Blood stains from bandages and tampons? Ship them in a paper envelope for paternity, ancestry or health testing. EasyDNA also welcomes cigarette butts (two to four), dental floss ("do not touch the floss with your fingers"), razor clippings, gum, toothpicks, licked stamps and used tissues if the more standard cheek swab or tube of saliva isn't obtainable.
If the availability of such services seems like an invitation to mischief or worse - imagine a discarded tissue from a prospective employee being tested to determine whether she's at risk for an expensive disease, for instance - the Presidential Commission for the Study of Bioethical Issues agrees.
On Thursday it released a report on privacy concerns triggered by the advent of whole genome sequencing, determining someone's complete DNA make-up. Although sequencing "holds enormous promise for human health and medicine," commission chairwoman Amy Gutmann told reporters on Wednesday, there is a "potential for misuse of this very personal data."
"In many states someone can pick up your discarded coffee cup and send it for (DNA) testing," said Gutmann, who is the president of the University of Pennsylvania.
"It's not a fantasy to think about how, without baseline privacy protection, people could use this in a way that would be really detrimental," such as by denying someone with a gene that raises their risk of Alzheimer's disease long-term care insurance, or to jack up life insurance premiums for someone with an elevated genetic risk of a deadly cancer that strikes people in middle age.
"Those who are willing to share some of the most intimate information about themselves for the sake of medical progress should be assured appropriate confidentiality, for example, about any discovered genetic variations that link to increased likelihood of certain diseases, such as Alzheimer's, diabetes, heart disease and schizophrenia," Gutmann said.
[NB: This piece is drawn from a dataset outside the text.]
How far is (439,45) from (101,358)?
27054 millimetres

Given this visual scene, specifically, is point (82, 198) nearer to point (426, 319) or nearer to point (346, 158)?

The commission took on the issue because whole genome sequencing is poised to become part of mainstream medical care, especially by personalizing medical treatments based on a patient's DNA.
$1,000 genome
That has been driven in large part by dramatic cost reductions, from $2.5 billion per genome in the Human Genome Project of the 1990s and early 2000s to $1,000 soon. Several companies, including Illumina Inc. and Life Technology's Ion Torrent division, sell machines that can sequence a genome for a few hundred dollars, but that does not include the analysis to figure out what the string of 3 billion DNA "letters" means.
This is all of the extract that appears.